Tuesday was Hill’s first extensive on-field work.

Both were injured in a collision in left field last Tuesday.

Pump it up

Hinch took a second at the end of his pre-game media session to encourage fans to keep cheering through Miguel Cabrera’s at-bats.

“It gets eerily quiet,” he said. “It almost makes me nervous when I watch. It gets so quiet. Everyone has their phones out recording the moment. Even Miggy stepped out of the box — you almost want to tell them, raise the volume a little bit.”

Hinch said it got so quiet during a recent at-bat that he could hear a fan’s FaceTime conversation behind the dugout out.

“I would encourage the fans to continue to make noise during Miggy’s at-bats.”

Around the horn

Catcher Eric Haase was scratched from the lineup two hours before the game Tuesday with low back tightness. Grayson Greiner got the start.

Angels at Tigers

First pitch: 7:10 p.m. Wednesday, Comerica Park, Detroit

TV/radio: BSD/97.1 FM

Scouting report

► RHP Shohei Ohtani (7-1, 2.93), Angels: A lot of nastiness here. You better key in on his 95-96 mph heater because his slider and splitter have been largely unhittable. The split, which he throws between 87 and 88 mph, has generated 55 strikeouts and a 53% whiff rate. Hitters are 7 for 86 against it. Opponents are hitting .167 off the slider with a 34% whiff rate.
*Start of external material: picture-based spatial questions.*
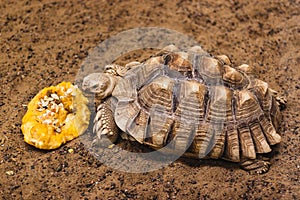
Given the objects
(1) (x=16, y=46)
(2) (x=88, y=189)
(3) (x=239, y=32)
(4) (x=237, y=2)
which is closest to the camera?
(2) (x=88, y=189)

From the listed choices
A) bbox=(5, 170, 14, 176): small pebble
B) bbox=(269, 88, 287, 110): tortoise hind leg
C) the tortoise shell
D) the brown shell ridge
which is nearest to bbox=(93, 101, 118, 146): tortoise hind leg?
the tortoise shell

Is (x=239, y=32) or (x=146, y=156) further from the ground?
(x=239, y=32)

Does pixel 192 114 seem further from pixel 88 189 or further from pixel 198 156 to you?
pixel 88 189

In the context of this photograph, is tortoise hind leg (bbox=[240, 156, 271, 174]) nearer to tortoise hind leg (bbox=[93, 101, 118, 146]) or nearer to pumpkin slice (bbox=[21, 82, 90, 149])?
tortoise hind leg (bbox=[93, 101, 118, 146])

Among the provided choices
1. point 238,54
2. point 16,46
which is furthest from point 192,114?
point 16,46

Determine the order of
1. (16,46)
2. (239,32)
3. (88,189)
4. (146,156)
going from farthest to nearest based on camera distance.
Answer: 1. (239,32)
2. (16,46)
3. (146,156)
4. (88,189)

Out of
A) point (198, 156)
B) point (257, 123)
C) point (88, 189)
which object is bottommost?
point (88, 189)

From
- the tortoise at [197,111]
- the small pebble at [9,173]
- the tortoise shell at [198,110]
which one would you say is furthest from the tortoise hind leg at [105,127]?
the small pebble at [9,173]

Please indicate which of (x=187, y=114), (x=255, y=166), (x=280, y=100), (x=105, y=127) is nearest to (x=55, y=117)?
(x=105, y=127)

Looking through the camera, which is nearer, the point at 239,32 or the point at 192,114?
the point at 192,114
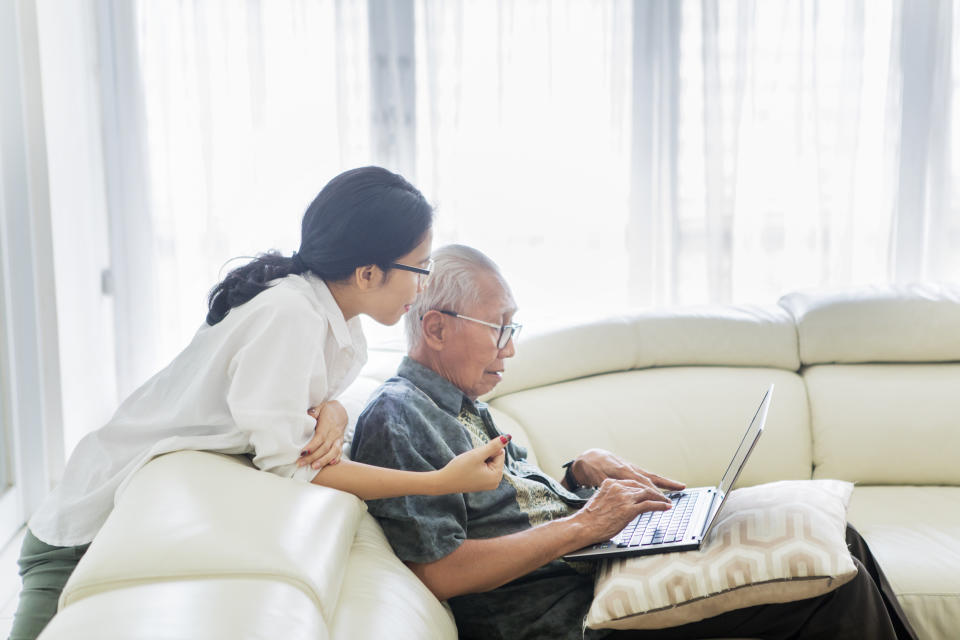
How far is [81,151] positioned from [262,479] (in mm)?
2398

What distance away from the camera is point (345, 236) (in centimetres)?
140

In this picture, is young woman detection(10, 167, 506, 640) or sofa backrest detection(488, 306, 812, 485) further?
sofa backrest detection(488, 306, 812, 485)

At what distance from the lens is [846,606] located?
1.48 metres

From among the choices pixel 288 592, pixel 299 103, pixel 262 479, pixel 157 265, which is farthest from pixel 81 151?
pixel 288 592

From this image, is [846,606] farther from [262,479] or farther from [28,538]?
[28,538]

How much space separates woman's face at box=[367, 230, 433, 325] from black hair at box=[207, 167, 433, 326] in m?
0.02

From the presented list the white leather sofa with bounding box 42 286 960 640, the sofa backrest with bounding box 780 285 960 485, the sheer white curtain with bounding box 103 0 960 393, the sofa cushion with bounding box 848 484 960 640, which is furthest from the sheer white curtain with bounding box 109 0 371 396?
the sofa cushion with bounding box 848 484 960 640

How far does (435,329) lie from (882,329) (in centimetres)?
162

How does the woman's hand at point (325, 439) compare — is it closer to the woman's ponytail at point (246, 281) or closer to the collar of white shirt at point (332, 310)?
the collar of white shirt at point (332, 310)

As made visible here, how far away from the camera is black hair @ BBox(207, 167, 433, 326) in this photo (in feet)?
4.58

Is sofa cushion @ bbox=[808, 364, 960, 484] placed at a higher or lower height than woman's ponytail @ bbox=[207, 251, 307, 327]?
lower

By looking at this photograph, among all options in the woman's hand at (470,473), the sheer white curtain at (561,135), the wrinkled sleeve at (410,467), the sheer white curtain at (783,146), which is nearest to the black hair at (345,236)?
the wrinkled sleeve at (410,467)

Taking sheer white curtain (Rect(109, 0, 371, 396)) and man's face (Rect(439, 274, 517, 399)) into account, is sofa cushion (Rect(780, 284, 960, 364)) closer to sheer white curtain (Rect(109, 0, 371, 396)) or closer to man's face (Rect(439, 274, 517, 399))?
man's face (Rect(439, 274, 517, 399))

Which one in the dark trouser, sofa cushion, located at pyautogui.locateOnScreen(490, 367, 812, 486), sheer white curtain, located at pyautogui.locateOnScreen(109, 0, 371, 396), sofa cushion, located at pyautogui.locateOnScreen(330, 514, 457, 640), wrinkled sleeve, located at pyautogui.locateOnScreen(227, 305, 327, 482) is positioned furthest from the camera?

LHP Tarik Skubal (8-10, 4.10), Tigers: He’s pitched 11 scoreless innings over his last two starts with 10 strikeouts and one walk. He’s second to Houston’s Luis Garcia in the rookie rankings in strikeouts and wins. He has an impressive 127-41 strikeout-walk rate. Opponents are hitting under .200 against his slider and change-up, with whiff rates of 31.5 and 46.7, respectively.